They say "that when we learn our first language, we hear a word about 75000 times before we know it. Granted this includes the years that we are pre-verbal infants, but it drives home the point of how important repetition is in language learning. Repetition benefits students by building vocabulary, comprehension, and verbal skills, and it increases students’ receptivity to new material. 

There are many strategies for using repetition when you are teaching Spanish to children. Sonrisas focuses on using three different kinds of repetition: daily repetition, periodic repetition, and annual repetition."

Daily Repetition

"The key to achieving daily repetition is in establishing a consistent routine. In doing this, there are certain phrases, dialogues, and vocabulary words that teacher and students use every day. Something as simple as taking role can provide daily repetition. Every day the teacher can take role by asking, “¿Veronica, dónde estás?” The student answers, “Aquí” or “Estoy aquí.” When students become accustomed to this routine, the teacher can begin to add and repeat new questions such as “¿Cómo estás?” or “¿Qué tal?” within the routine. 

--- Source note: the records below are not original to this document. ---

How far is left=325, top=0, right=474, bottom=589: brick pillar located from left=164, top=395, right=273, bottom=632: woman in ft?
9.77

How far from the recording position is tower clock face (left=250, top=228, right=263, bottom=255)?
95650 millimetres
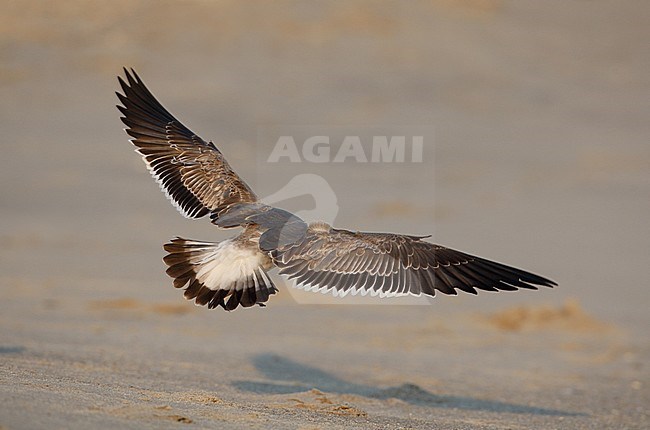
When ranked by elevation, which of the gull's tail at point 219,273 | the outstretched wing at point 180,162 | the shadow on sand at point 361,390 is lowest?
the shadow on sand at point 361,390

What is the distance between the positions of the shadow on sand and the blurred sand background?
44mm

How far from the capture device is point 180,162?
7383 mm

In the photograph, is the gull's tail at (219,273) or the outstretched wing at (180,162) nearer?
the gull's tail at (219,273)

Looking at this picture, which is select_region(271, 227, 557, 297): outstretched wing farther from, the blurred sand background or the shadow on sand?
the shadow on sand

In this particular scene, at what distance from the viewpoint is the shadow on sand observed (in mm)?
7195

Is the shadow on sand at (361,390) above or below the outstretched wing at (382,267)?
below

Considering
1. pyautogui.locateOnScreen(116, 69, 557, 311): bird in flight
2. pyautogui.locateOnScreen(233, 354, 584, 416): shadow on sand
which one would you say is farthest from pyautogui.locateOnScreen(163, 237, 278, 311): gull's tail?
pyautogui.locateOnScreen(233, 354, 584, 416): shadow on sand

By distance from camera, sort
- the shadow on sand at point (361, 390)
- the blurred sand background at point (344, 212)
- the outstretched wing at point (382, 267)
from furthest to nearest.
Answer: the shadow on sand at point (361, 390) → the blurred sand background at point (344, 212) → the outstretched wing at point (382, 267)

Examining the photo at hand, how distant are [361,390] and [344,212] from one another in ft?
21.8

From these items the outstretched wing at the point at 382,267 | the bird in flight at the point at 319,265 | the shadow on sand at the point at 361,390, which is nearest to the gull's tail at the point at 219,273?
the bird in flight at the point at 319,265

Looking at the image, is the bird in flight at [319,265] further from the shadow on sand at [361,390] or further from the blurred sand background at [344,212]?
the shadow on sand at [361,390]

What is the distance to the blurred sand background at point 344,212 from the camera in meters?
7.08

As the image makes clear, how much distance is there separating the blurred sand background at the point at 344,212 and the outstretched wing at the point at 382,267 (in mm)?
786

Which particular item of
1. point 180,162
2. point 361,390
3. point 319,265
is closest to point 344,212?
point 361,390
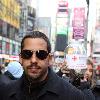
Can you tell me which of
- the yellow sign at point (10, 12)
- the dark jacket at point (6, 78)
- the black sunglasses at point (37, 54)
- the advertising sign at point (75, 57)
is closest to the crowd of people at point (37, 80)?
the black sunglasses at point (37, 54)

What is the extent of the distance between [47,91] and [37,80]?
0.09 meters

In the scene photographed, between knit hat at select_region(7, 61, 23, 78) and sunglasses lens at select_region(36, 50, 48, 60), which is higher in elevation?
sunglasses lens at select_region(36, 50, 48, 60)

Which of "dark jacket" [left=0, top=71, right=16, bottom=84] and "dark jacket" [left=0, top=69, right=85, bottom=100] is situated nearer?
"dark jacket" [left=0, top=69, right=85, bottom=100]

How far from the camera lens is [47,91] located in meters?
2.77

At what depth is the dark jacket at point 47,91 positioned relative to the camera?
8.99 feet

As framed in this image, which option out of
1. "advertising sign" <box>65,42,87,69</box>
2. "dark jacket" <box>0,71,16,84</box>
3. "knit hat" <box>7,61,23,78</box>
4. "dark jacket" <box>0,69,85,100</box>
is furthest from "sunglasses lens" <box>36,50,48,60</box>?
"advertising sign" <box>65,42,87,69</box>

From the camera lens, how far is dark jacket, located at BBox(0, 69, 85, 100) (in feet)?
8.99

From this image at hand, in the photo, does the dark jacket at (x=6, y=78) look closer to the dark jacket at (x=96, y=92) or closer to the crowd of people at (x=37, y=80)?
the dark jacket at (x=96, y=92)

If your lessons have a consistent structure then you can use the same language every day to transition to the different parts of your lesson. For example, if you do an art project each day, you can repeat the same language to indicate that it is time for art, or you can use the same question each day to ask who wants to help pass out supplies. Affirmative phrases used to support and praise students in their efforts are another way to get lots of daily repetition. Students will become accustomed to hearing these phrases, internalize them, and then start to use them."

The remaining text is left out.